Boudicca’s army was ruthless and destroyed everything in their sight. They destroyed Camulodunum within two days, leaving no survivors. Boudicca then continued leading the 100,000 army strong of rebels to Londinium (modern-day London). The plan was to sabotage the Roman trading city as Londinium was the key city for trading activities. The ferocious army torched the whole Londinium and Verulamium (modern-day St Albans), where they showed no mercy and killed everything during the siege.

Boudicca then decided to head north to destroy more Roman cities. Unfortunately, they met the Roman army led by Gaius Suetonius Paulinus along Watling Street. The Roman soldiers were heavily outnumbered by Boudicca’s army, with a close ratio of approximately 1:10. However, the Romans were much more disciplined and were equipped with better weapons and body armour as compared to the rebels.

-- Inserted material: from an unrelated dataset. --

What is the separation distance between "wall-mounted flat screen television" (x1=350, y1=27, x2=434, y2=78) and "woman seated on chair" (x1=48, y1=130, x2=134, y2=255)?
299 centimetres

The battle, also known as ‘The Battle of Watling Street’, broke out ending with approximately 80,000 rebel deaths and an estimated loss of only 400 Roman soldiers.

Boudicca and her daughters were thought to have escaped during the battle in order to avoid capture by the Romans and rumoured to have killed themselves.

What Boudicca did that affected history

Boudicca is remembered for her persistent attempts to free herself and her tribe from the Roman empire, which had an enduring impact on many aspects of history.

Firstly, the rebellion was a crucial moment in early British history.  As a result, the Romans made certain that their establishments were secured and that the Briton population will never be a threat to them.

Boudicca is a heroine and apparent role model to advocate on feminism and to inspire other women. She left a legacy and is perceived as an exemplary figure of nation opposition.  This warrior queen made history as she has achieved major hurdles and fought for her country, her people and most importantly, herself. Although she lost the final battle, she never let the Romans conquer her. Her persistence and determination have served as a crucial cultural symbol.

Boudicca also left a lasting impact with a statue located outside the house of Parliament on Westminster Bridge, London. It serves as some sort of propaganda and hopefully, its legacy will carry forward to the 21st century, giving inspiration to people. She is the first heroine of Britain and will continue to be seen and aspired by many women and perhaps, even men.

What we feel about Boudicca

Overall, we think that Boudicca was a woman filled with rage and anger whilst having a terrifying and intimidating appearance. She was a strong woman who led her rebel army methodically and was able to put up a great fight against the Roman empire in a matter of 1-2 years. As women, we take great pride in Boudicca’s existence because of the willingness to risk her life in fighting for justice and the prejudice against women being warriors/rulers.